Puerto Rico’s status as a US territory means that it is unable to restructure its debt as a state would, by invoking chapter nine of the US bankruptcy code.The government is instead initiating the insolvency process under the Puerto Rico Oversight, Management, and Economic Stability Act, a bill signed into action by former president Barack Obama, which calls for the bankruptcy case to be heard by a US federal judge.

It is unclear how much of the debt would be restructured in court and what would be left to negotiate with bondholders. A fiscal plan indicates that Puerto Rico will now pay $800m a year in repayments, less than a quarter of what it owes, which has upset creditors.

Puerto Rico’s governor, Ricardo Rosselló, who announced the move on Wednesday after failing to convince creditors to accept a deal, said the territory had no other choice. “We have reached this decision because it protects the best interests of the people of Puerto Rico,” he said in a statement.

A recession spanning decades – prolonged by the departure of multinational manufacturers, including “big pharma” companies – and the extensive brain drain to the US mainland has left Puerto Rico with arrears worth nearly 70% of its GDP. Unemployment is twice that of the US and millions depend on costly government programmes such as Medicaid.

On Friday, the Associated Press reported that Puerto Rico was closing 184 public schools in a bid to save millions of dollars. About 27,000 pupils will be relocated to other schools when the academic year ends this month.

LeCompte said the restructuring could become a future example of how best to manage debt relief, particularly in developing countries that have high arrears and no means of paying them back.

“This [could] promote transparency and enforce audits so we have a better understanding of what happened in Puerto Rico and how we got into this mess,” he said. “This is affecting an island where nearly 60% of the children are living in poverty – real, developing-world poverty, which is different from poverty in the mainland United States.”

But creditors have a very different view of the bankruptcy announcement, with some warning Puerto Rico could become “the next Argentina,” and others declaring it amounts to “outright theft”.

Jon Borschow, a native Puerto Rican who created the Foundation for Puerto Rico, an NGO focusing on socioeconomic development, said the crises made filing for bankruptcy inevitable, but could spell a better future for the island.
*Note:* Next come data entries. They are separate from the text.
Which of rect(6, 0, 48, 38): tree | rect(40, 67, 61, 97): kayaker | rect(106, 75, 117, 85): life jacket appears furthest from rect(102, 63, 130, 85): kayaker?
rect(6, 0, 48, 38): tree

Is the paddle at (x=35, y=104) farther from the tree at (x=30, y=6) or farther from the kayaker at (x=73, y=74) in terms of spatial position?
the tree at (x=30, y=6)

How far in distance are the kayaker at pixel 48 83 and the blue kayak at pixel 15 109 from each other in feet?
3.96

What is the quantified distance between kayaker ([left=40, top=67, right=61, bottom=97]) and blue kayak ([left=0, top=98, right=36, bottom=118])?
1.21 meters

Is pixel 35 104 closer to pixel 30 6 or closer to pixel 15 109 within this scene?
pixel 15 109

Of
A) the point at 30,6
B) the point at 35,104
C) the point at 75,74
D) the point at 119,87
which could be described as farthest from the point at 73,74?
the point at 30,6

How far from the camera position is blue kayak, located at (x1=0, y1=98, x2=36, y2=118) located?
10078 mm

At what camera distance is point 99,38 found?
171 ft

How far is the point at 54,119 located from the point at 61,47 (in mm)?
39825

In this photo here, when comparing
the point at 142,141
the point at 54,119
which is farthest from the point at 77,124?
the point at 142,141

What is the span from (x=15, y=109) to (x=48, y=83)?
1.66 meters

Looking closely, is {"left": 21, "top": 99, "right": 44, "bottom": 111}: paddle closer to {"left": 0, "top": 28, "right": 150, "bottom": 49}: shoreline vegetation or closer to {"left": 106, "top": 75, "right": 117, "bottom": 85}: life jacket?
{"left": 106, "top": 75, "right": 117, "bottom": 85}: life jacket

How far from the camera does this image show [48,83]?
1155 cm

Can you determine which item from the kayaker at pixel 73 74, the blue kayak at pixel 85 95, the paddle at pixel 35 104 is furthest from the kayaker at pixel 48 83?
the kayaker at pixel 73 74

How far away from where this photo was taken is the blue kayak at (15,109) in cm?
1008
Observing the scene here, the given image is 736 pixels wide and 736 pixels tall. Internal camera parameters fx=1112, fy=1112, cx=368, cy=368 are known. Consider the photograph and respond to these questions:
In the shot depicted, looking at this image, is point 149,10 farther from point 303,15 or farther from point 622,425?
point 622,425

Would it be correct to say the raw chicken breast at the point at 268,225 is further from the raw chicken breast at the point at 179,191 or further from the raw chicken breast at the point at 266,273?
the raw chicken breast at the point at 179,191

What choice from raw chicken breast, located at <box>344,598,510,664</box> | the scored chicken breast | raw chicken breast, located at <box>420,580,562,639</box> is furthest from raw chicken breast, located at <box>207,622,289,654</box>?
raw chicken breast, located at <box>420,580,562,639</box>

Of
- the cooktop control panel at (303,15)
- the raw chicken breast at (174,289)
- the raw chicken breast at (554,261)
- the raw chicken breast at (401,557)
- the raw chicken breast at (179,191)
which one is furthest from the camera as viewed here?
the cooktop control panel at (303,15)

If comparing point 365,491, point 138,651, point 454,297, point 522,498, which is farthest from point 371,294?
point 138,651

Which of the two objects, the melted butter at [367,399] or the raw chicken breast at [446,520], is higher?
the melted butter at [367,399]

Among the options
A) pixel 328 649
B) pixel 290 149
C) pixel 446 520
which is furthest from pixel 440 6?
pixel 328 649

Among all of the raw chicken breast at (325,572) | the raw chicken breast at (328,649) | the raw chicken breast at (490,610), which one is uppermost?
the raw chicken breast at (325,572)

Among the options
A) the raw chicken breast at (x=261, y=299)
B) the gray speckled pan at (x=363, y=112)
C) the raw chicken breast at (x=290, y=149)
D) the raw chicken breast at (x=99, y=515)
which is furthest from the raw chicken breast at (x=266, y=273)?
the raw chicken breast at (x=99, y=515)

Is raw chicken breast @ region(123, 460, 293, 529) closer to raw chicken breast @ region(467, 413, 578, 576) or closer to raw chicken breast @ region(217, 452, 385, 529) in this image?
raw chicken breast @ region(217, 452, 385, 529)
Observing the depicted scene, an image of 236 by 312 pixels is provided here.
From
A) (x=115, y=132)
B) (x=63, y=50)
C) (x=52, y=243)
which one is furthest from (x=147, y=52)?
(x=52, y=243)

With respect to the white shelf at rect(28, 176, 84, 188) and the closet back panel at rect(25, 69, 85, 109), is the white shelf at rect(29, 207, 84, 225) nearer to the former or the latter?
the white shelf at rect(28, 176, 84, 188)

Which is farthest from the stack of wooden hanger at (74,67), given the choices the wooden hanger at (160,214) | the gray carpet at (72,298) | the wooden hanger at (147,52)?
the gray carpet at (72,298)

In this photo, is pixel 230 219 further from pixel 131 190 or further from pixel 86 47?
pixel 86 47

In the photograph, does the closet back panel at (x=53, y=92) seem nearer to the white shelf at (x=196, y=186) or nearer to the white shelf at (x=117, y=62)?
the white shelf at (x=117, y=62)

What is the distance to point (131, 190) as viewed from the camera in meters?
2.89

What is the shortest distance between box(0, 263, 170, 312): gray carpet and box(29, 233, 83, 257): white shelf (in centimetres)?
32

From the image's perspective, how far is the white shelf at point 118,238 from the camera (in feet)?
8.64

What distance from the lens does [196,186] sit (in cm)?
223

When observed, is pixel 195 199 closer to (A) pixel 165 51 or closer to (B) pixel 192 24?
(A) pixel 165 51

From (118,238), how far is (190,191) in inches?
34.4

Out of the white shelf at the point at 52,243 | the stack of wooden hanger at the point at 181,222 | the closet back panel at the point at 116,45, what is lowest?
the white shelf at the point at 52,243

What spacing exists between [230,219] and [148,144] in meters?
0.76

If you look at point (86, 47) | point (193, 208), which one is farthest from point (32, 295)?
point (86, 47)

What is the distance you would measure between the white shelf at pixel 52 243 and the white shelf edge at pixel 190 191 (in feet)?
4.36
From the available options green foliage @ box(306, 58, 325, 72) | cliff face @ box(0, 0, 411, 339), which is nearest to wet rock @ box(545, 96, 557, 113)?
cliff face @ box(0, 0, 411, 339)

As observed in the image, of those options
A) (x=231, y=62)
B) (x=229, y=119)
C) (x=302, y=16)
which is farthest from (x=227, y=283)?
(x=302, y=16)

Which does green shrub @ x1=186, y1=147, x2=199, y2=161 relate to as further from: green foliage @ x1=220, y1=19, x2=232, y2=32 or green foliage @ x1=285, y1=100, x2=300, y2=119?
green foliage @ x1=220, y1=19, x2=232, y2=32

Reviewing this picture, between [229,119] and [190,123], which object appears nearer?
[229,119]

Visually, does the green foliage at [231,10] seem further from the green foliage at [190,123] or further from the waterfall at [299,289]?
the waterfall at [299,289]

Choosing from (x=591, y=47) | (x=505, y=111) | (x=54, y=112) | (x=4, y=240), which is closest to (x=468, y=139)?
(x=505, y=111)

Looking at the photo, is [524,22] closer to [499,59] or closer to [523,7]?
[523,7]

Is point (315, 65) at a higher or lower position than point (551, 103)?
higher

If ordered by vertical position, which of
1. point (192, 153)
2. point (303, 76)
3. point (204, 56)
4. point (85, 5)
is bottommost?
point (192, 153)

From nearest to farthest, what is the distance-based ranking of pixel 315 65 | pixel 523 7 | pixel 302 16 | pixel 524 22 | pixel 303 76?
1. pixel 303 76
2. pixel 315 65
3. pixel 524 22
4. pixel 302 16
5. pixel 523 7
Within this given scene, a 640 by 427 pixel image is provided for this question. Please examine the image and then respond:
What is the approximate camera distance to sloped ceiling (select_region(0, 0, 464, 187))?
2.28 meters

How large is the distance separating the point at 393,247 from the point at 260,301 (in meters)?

“We see a moving away from the export of physical goods, as we have done in the past, to the production of what we call ‘innovation’ – the export of knowledge, technology and service, basically 21st-century exports,” said Borschow.

“That’s in the long term. In the short to medium term, we need to develop Puerto Rico as a destination, because we are a remarkably attractive destination for visitors from all around the world, and we believe we can readily double our visitor count over the next five years, generating an additional $7bn over that period.”

Yet the most significant point raised for many Puerto Ricans has not been about solvency, but sovereignty. Washington is often seen as little more than a stick-wielder, and the island is often referred to as a colony by its inhabitants. Conversations about Puerto Rico becoming the 51st state – or a nation in its own right – have once again been stoked.

The fundamental problem is territory status and inequality, and the economy will not reach its potential until Puerto Rico is treated equally among the states,” said Republican Congressional representative Jenniffer González earlier this year. She has filed a bill to make the island a US state by 2025.

“We have a territorial status on the island, without being a nation and without being a state, so we are kind of in limbo.”

  • This article was amended on 6 May 2017 to correct the debt figure in the subheading to $70bn, not $70m as stated in an earlier version.